··· Text block

Behind every great sales team is a great sales management system.

Adopting the right approach to sales management can set your team up for success through a combination of smarter sales operations, strategy, and analysis.

But what is sales management, exactly? And how can you use it to improve your team’s sales performance?

In this is a guide to sales team management, we’ll discuss why sales management is so important, what it looks like in practice, and how to implement better sales management across your sales org. 

What is Sales Management?

Let’s kick things off with a quick definition.

Sales management is the process of developing, managing, and optimizing all aspects of a sales organization. This includes everything from building a repeatable sales process and choosing the right sales intelligence tools to streamlining your sales funnel and lead generation.

There are three main areas of sales management, each of which plays a crucial role in the success of any sales org: sales operations, sales strategy, and sales analysis.

sales management

Sales Operations

Your sales operations impact your organizational structure and processes, who’s on your team, how they relate to each other, and how your sales department functions.

A large part of sales management is making business decisions that benefit and support the sales team. This includes how you hire, onboard, train, and compensate team members as well as daily operations. 

Sales Strategy 

Your sales strategy defines your approach to sales. A thorough sales strategy covers how you generate leads, how you position your product or service, and which sales activities you focus on at each step of the pipeline. 

For example, your sales strategy should answer questions like:

  • What sales prospecting techniques work best for each customer segment?
  • What is your ideal customer profile?
  • What’s your lead scoring model?
  • How do you define marketing-qualified leads and sales-qualified leads?
  • What steps should your salespeople take to move opportunities through the pipeline?

Sales Analysis

If sales strategy informs how your team sells, then sales analysis informs why you approach sales the way you do. Sales analysis involves finding patterns in sales reports, tracking metrics, reviewing your pipeline, and identifying points of friction.

······
··· Data under study

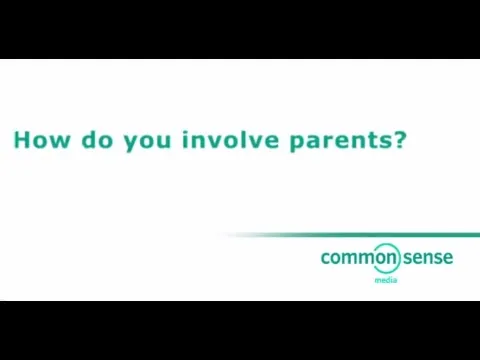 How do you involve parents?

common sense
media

······
··· Data under study

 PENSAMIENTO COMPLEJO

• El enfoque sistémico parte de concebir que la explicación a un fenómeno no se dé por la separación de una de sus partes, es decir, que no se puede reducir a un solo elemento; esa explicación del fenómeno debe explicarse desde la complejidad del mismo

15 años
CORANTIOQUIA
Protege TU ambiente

······

» **Problems to solve**
1. What three main areas of sales management does the sales management text name?
2. Why does the sales management text say that adopting the right approach to sales management matters for a team?
Answer from the text on sales management alone, not from the items.

» **Results for the exercise**
1. Sales operations, sales strategy, and sales analysis.

2. The right approach can set a team up for success by combining smarter sales operations, strategy, and analysis. Each of these three areas plays a crucial role in the success of any sales organization.